- _Text passage_:

----------

For Father Klaus Sirianni, a parochial vicar at St. Stephen Martyr Parish in Washington, D.C., “ministry is wherever you are needed – any place Jesus tells you to go.” Since 2005 the priest, a former chaplain in the U.S. Air Force has been serving both the parish community and as chaplain to the George Washington University Hospital.
Last Sunday, the John Carroll Society honored Father Sirianni and four other healthcare professionals during the organization’s 28th annual Rose Mass and Luncheon held at the Church of the Little Flower in Bethesda, Maryland.
Father Sirianni, a native of Germany, moved to the United States with his family as a child and became a naturalized citizen and later graduate of St. Edward’s University in Austin, Texas. He was ordained in 1978 and served at St. Mary’s Parish in Rockville, Maryland, and St. Philip the Apostle Parish in Camp Springs, Maryland, before entering the Air Force in 1982. His active duty posts included North Dakota, Illinois, Texas, and Nebraska and overseas deployments in Panama, England, Germany, Egypt, Tunisia and Bahrain. He retired as a lieutenant colonel in 2001 and returned to the Archdiocese of Washington where he served as parochial vicar at St. Jane de Chantel Parish in Bethesda, Maryland, until 2005.

----------

- _Supplied information_:
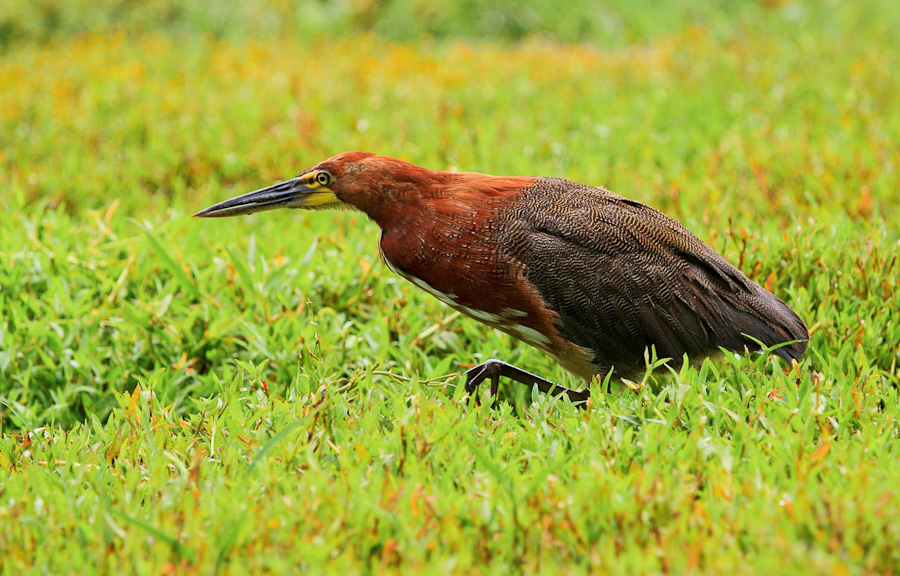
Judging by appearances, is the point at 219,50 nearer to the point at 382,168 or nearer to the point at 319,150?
the point at 319,150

----------

- _Work task A_: From the passage on Father Sirianni, write out the text between "Last Sunday, the" and "in Bethesda, Maryland.", inclusive.
- _Work task B_:
Answer these questions using the passage on Father Sirianni:
(i) In what year was Father Sirianni ordained?
(ii) What rank did he hold when he retired from the Air Force?
(iii) Where was the 28th annual Rose Mass and Luncheon held?
- _Work task C_:
Does the passage on Father Sirianni support each statement? Answer yes or no, quoting the words that decide it.
(i) Father Sirianni entered the Air Force in 1982.
(ii) Father Sirianni was born in the United States.
(iii) The Rose Mass last Sunday was the organization's 25th.
The material was taken from a separate source.

- _Task answer A_:
Last Sunday, the John Carroll Society honored Father Sirianni and four other healthcare professionals during the organization’s 28th annual Rose Mass and Luncheon held at the Church of the Little Flower in Bethesda, Maryland.

- _Task answer B_:
(i) 1978
(ii) Lieutenant colonel
(iii) At the Church of the Little Flower in Bethesda, Maryland

- _Task answer C_:
(i) Yes: "before entering the Air Force in 1982"
(ii) No: "Father Sirianni, a native of Germany, moved to the United States with his family as a child"
(iii) No: "the organization’s 28th annual Rose Mass and Luncheon"